Der Jubel - nirgendwo ist er lauter als in Aintree. Seit 1837 lockt das National tausende Zuschauer an. Auf kein Rennen im Königreich wird mehr gewettet. Seit 1973 wird das Rennen live in die ganze Welt übertragen. Das Grand National ist ein Jagdrennen (englisch Steeplechase) über feste Hindernisse verkleidet mit Zweigen. Auf 6,9 Kilometern müssen die Pferde 30 Hecken und Gräben überwinden. Kein Rennen ist länger, nirgendwo sind die Hürden höher.
Tierschützer empören sich
Jedes Jahr stürzen Pferde. Manche so schwer, dass nur noch der Gnadenschuss sie erlösen kann. 80 Pferde bezahlten bisher mit ihrem Leben. Was für die einen großer Sport ist, ist für die anderen Tierquälerei. "You bet, they die" oder "Is the party really worth it?", das sind die Slogans der Tierschützer von PETA und Animal Aid, die jedes Jahr vor der Rennbahn stehen.
Dene Stansall organisiert den Protest: "Für uns hat das nichts mit Tradition zu tun, die zur britischen Nation gehört, es ist doch nur ein Pferderennen. Es ist das tödlichste Rennen im britischen Rennkalender wir müssen es verbieten. Animal Aid hat im Parlament gesprochen, darüber was die Pferde ertragen müssen. Wir demonstrieren seit Jahren vor der Rennbahn, aber es ist schwer. Die Zuschauer können sehr aggressiv werden gegen uns."

**Bereitgestelltes Material**
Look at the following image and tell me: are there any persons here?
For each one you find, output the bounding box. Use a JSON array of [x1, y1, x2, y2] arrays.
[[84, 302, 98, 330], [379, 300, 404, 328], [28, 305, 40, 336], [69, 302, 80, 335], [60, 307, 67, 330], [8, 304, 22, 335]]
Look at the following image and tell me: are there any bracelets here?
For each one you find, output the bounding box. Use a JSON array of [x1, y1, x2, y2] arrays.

* * *

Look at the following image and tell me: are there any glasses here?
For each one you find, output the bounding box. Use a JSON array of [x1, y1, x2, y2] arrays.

**Arbeitsauftrag**
Können Sie aus dem Textauszug über das Grand National den Abschnitt wortgetreu wiedergeben, der bei den Worten „Der Jubel - nirgendwo“ einsetzt und nach „der Rennbahn stehen.“ endet?

**Lösung**
Der Jubel - nirgendwo ist er lauter als in Aintree. Seit 1837 lockt das National tausende Zuschauer an. Auf kein Rennen im Königreich wird mehr gewettet. Seit 1973 wird das Rennen live in die ganze Welt übertragen. Das Grand National ist ein Jagdrennen (englisch Steeplechase) über feste Hindernisse verkleidet mit Zweigen. Auf 6,9 Kilometern müssen die Pferde 30 Hecken und Gräben überwinden. Kein Rennen ist länger, nirgendwo sind die Hürden höher.
Tierschützer empören sich
Jedes Jahr stürzen Pferde. Manche so schwer, dass nur noch der Gnadenschuss sie erlösen kann. 80 Pferde bezahlten bisher mit ihrem Leben. Was für die einen großer Sport ist, ist für die anderen Tierquälerei. "You bet, they die" oder "Is the party really worth it?", das sind die Slogans der Tierschützer von PETA und Animal Aid, die jedes Jahr vor der Rennbahn stehen.